Whenever a celebrity dies my husband talks about how he doesn't understand mourning dead celebs. I think he's trying to be a tough guy but also I can't really judge him because I am a robot that doesn't cry. We all have heard about certain famous people dying and being like "Oh that's too bad" and then forgetting about it. But then there are others who pass away and it surprises you with how much you really feel it.
My mom cried when Walter Payton died and seemed surprised by her own reaction. Like I said, I don't cry, but I am surprised by the nerve that got exposed when Tom Petty passed away. I have so many sweet memories tied to his music, and both the memories and songs are tied to innocence and romance, both of which seem to be in short supply lately. I newly appreciate Tom Petty's style, his timeless cool, too. Like I don't feel embarrassed about how much I loved him when I was growing up. Unlike the Kirk Cameron poster I briefly had on my wall, Petty was a solid choice.

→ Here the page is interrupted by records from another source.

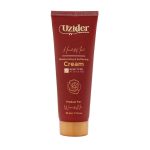 Uzider Moisturizing And Softening Hand And Nail Cream 50 Ml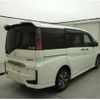 honda stepwagon 2016 -HONDA--Stepwgn DBA-RP4--RP4-1007285---HONDA--Stepwgn DBA-RP4--RP4-1007285- image 2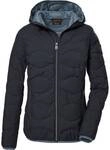 G.I.G.A. DX by killtec Damen Funktionsjacke GW 21 WMN QLTD JCKT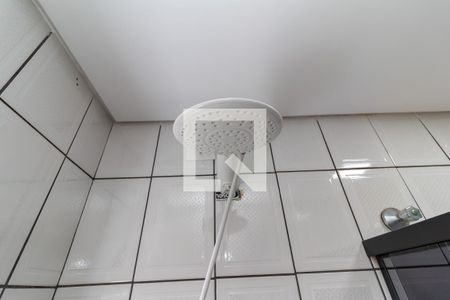 Casa à venda com 160m², 3 quartos e 2 vagasBanheiro 2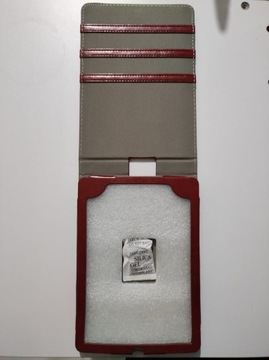 KINDLE etui paperwhite 5 - 6.8 gen 11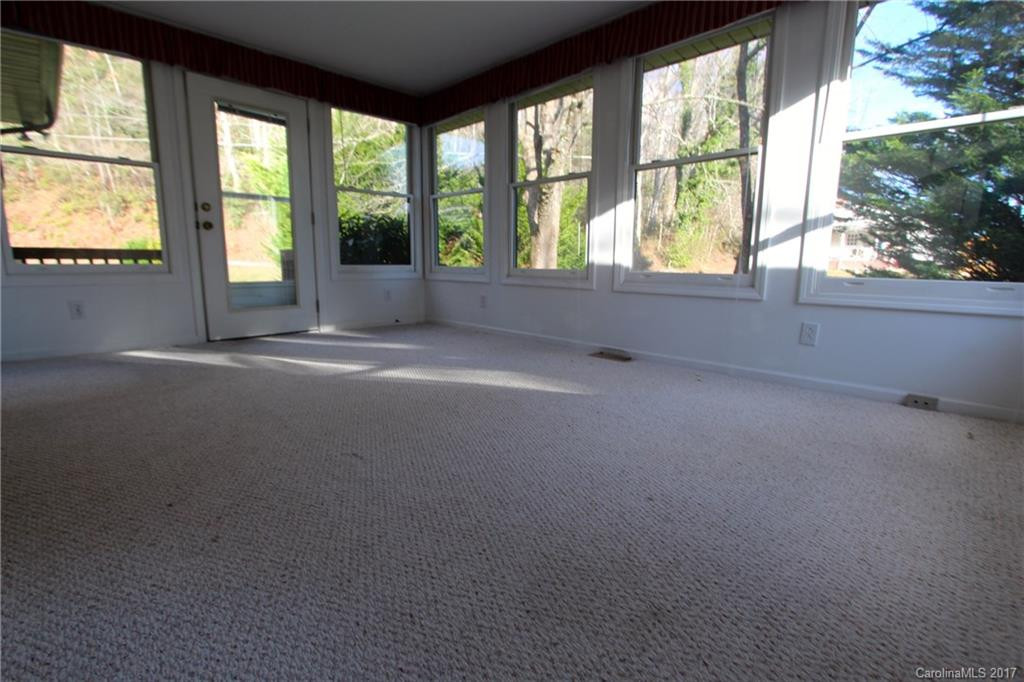 62 Resada Drive - Photo 7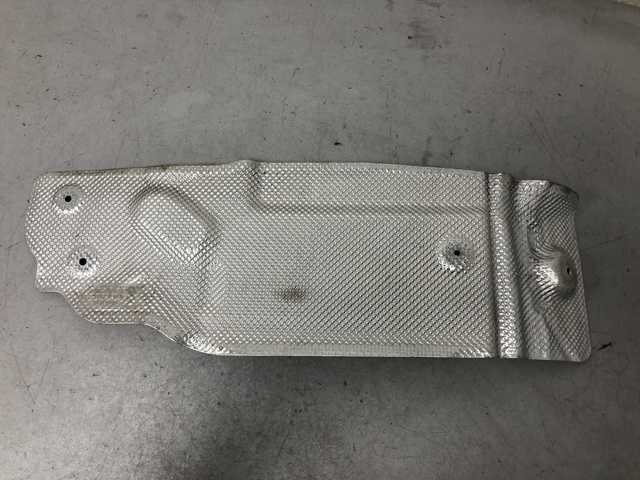 BMW 51487394797 в наличии Николаев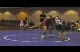 William Bell GA vs Andrew Ford CN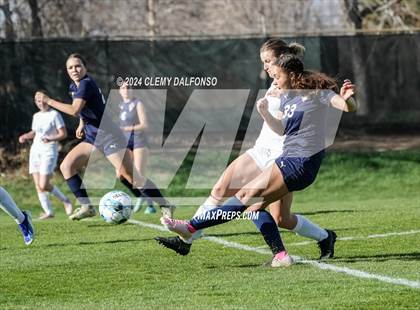 Thumbnail 2 in Dakota Ridge @ Wheat Ridge photogallery.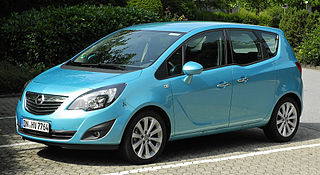 ¿Está tu coche entre los más fiables?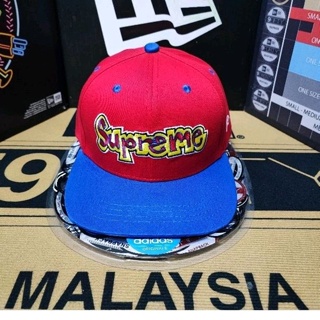 Supreme LV CAPS  Shopee Malaysia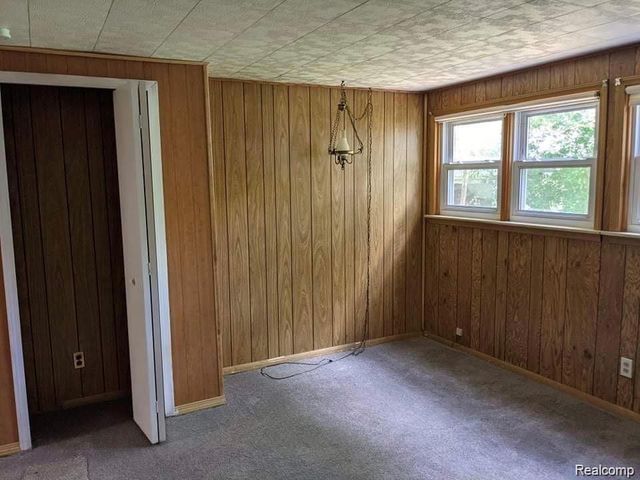 7275 Cherokee Street, Taylor, MI 48180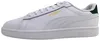 Puma Smash Sportschuhe 3.0 L Weiß EU 44 1/2 Mann Weiß EU 44 Produktbild-Vorschau 12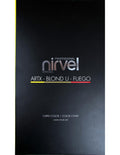 Nirvel Color Chocolates 75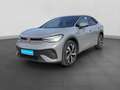 Volkswagen ID.5 PRO LM20 AHK NAVI IQ.LIGHT Grigio - thumbnail 2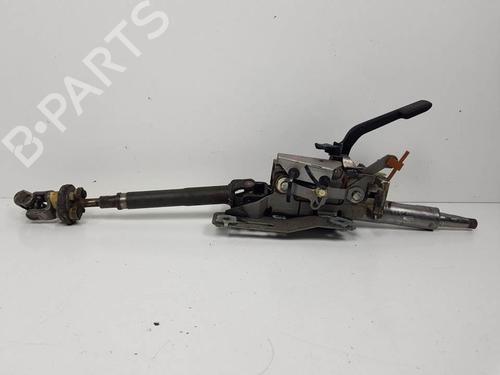 Used Steering column Steering column HONDA ACCORD VII (CL, CN) 2.4 (CL9) (190 hp) 15512448 15512448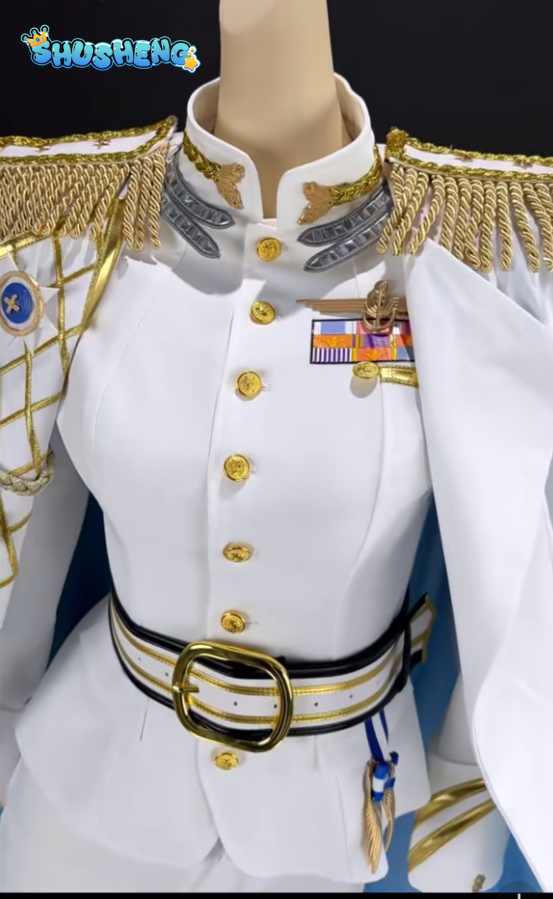 애니메이션 니케 헬멧 헬렌 코스프레 의상 복장 새로운  - Anime Cosplay Prop 리뷰 및 가격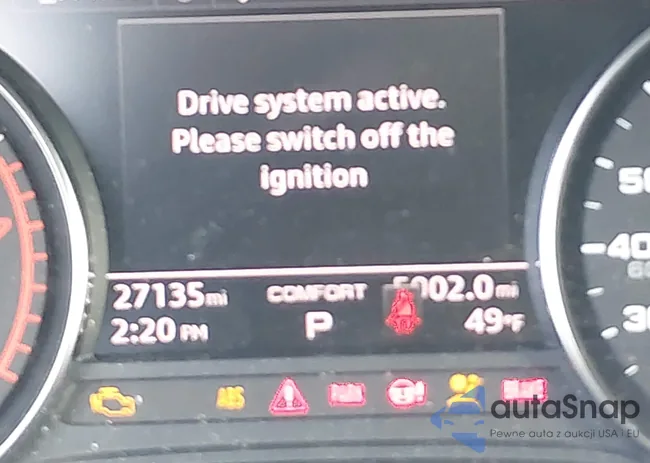 WA1GAAFY4N2018859: 44198795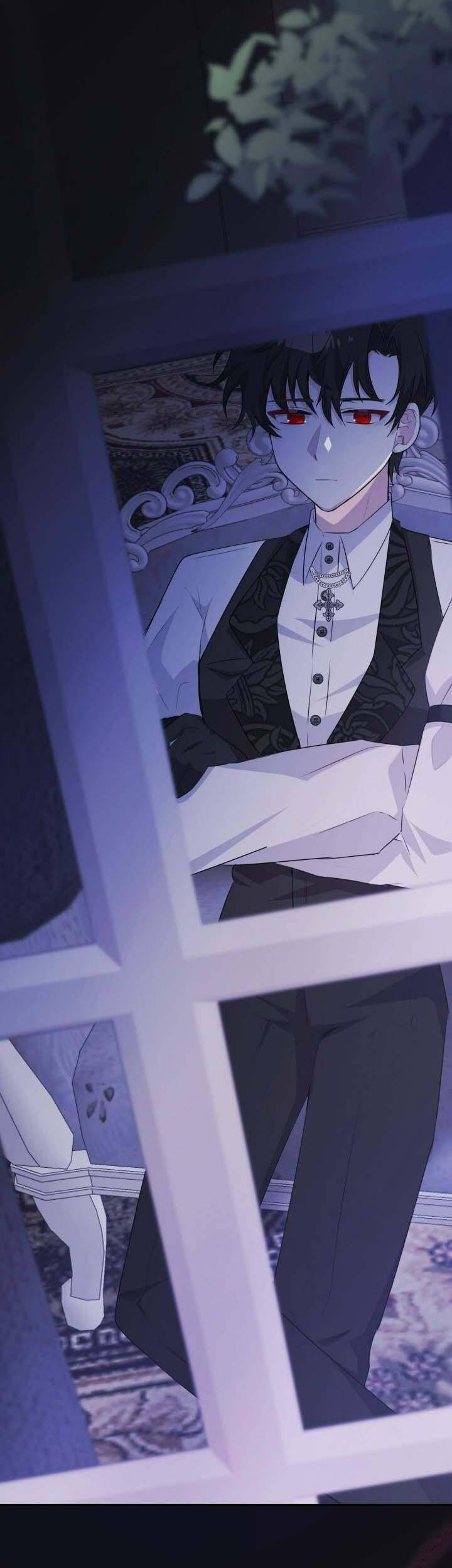 Nàng Công Chúa Tiên Cá Chapter 3 - 32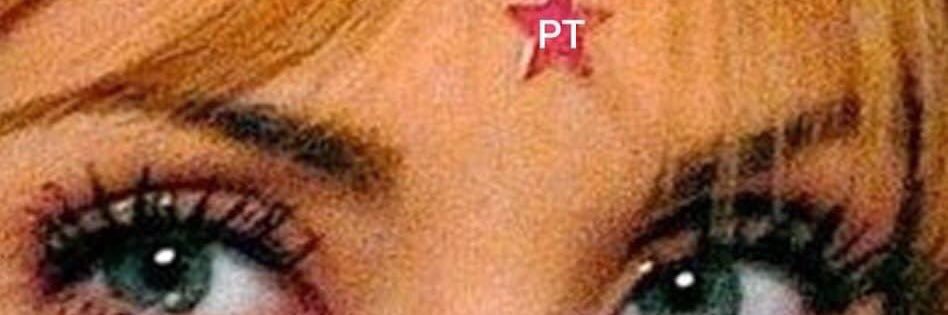 _gabisantt's profile banner image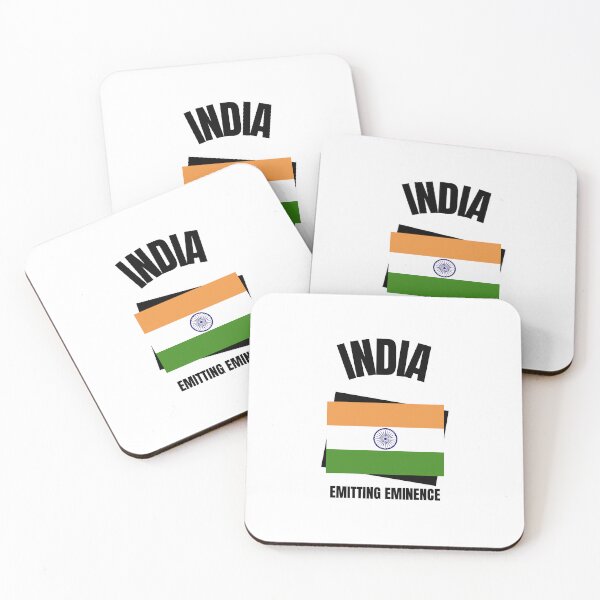Item preview, Indian Eminence designed and sold by Emit Eminence.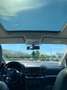 Volkswagen Sharan Schwarz - thumbnail 6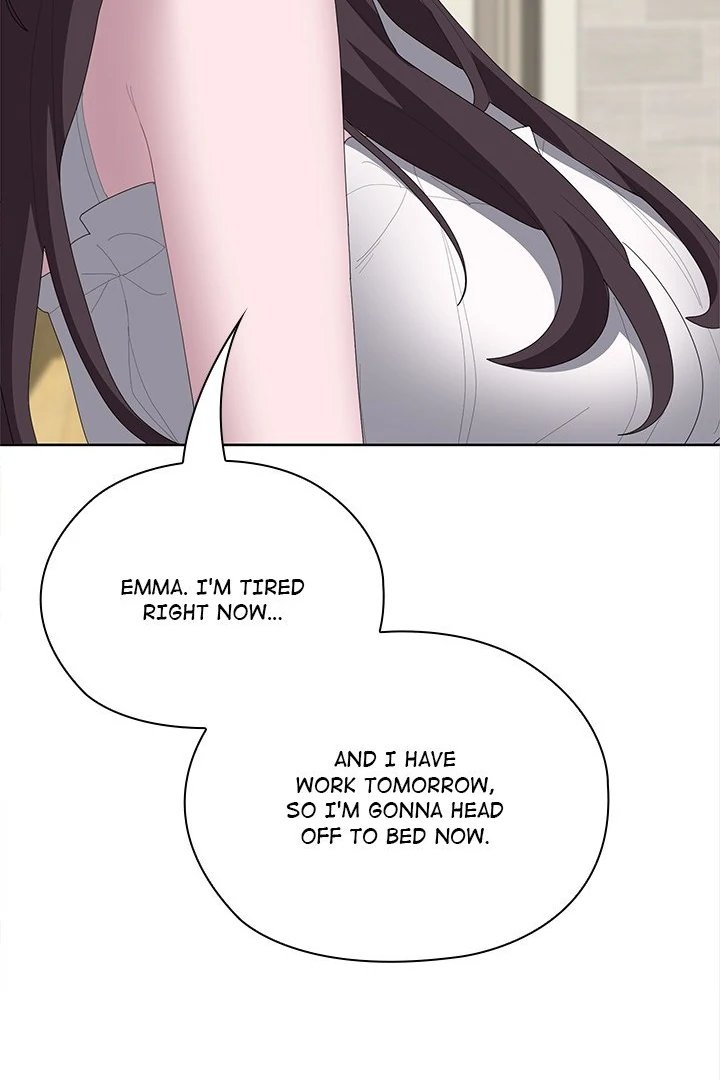 Office Shitbag Alert - Chapter 49 [photo 99] - MangaPorn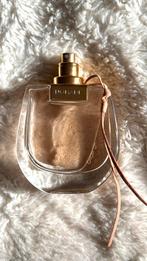 Nomade Chloé 75 ML, Ophalen of Verzenden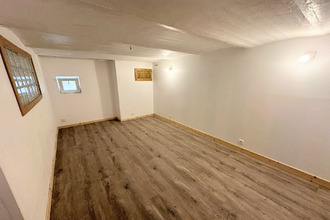 Ma-Cabane - Vente Maison ROUEN, 88 m²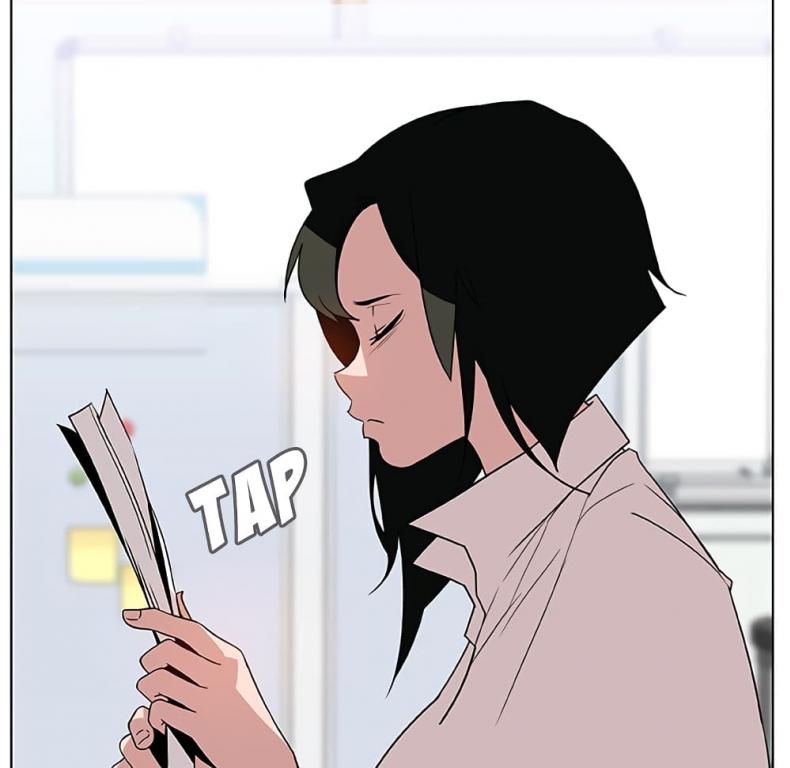page-105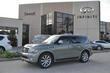 Infiniti QX56 2WD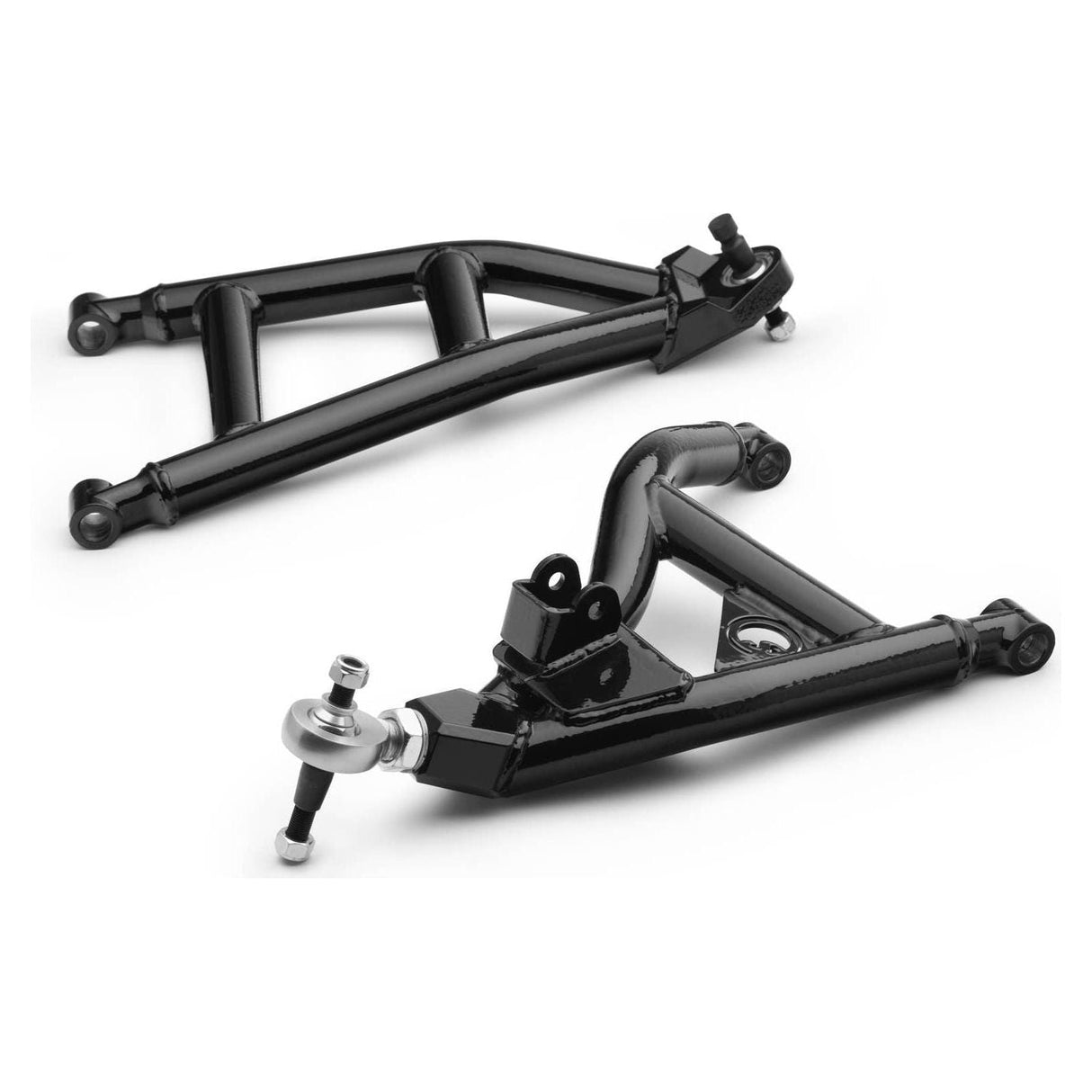 Can Am Defender HD9 Atlas Pro 1.5" Forward Offset A-Arms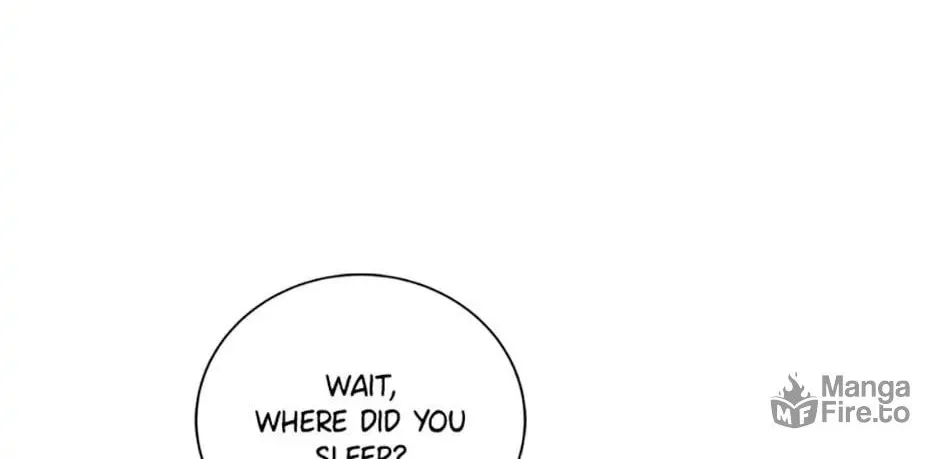 A Suspicious Confession Chapter 37 page 70 - 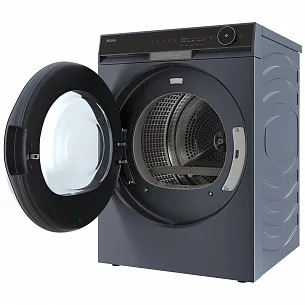 Сушильная машина Haier HD100-A3397SU1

On top of it all, this weekend is my high school reunion and I saw him in concert on the Wildflowers tour with some good high school friends in 1995. Our seats were so close I was convinced Tom was smiling at me personally. So all these teenage memories are really compressed like a panini lately.
But it has been strangely lovely to mourn Petty. I wish he was still alive, but his death has put me in a Tom Petty groove that feels both sad and wonderful at the same time. I have been rewatching his videos and "Runnin' Down a Dream" and listening to him on repeat. I didn't realize how much I badly needed a return to Tom Petty's music right now: the hooks, the hand claps, the harmonies, the jangly guitars are a balm. I have been in touch with a few old friends talking about the memories connected to music as well, which is the kind of thing life is all about.
My generation is probably having our Big Chill/Thirtysomething moment (or about) to have one where we are like "Holy shit--am I young or am I old?" At least I'm glad to have a good soundtrack for the ride.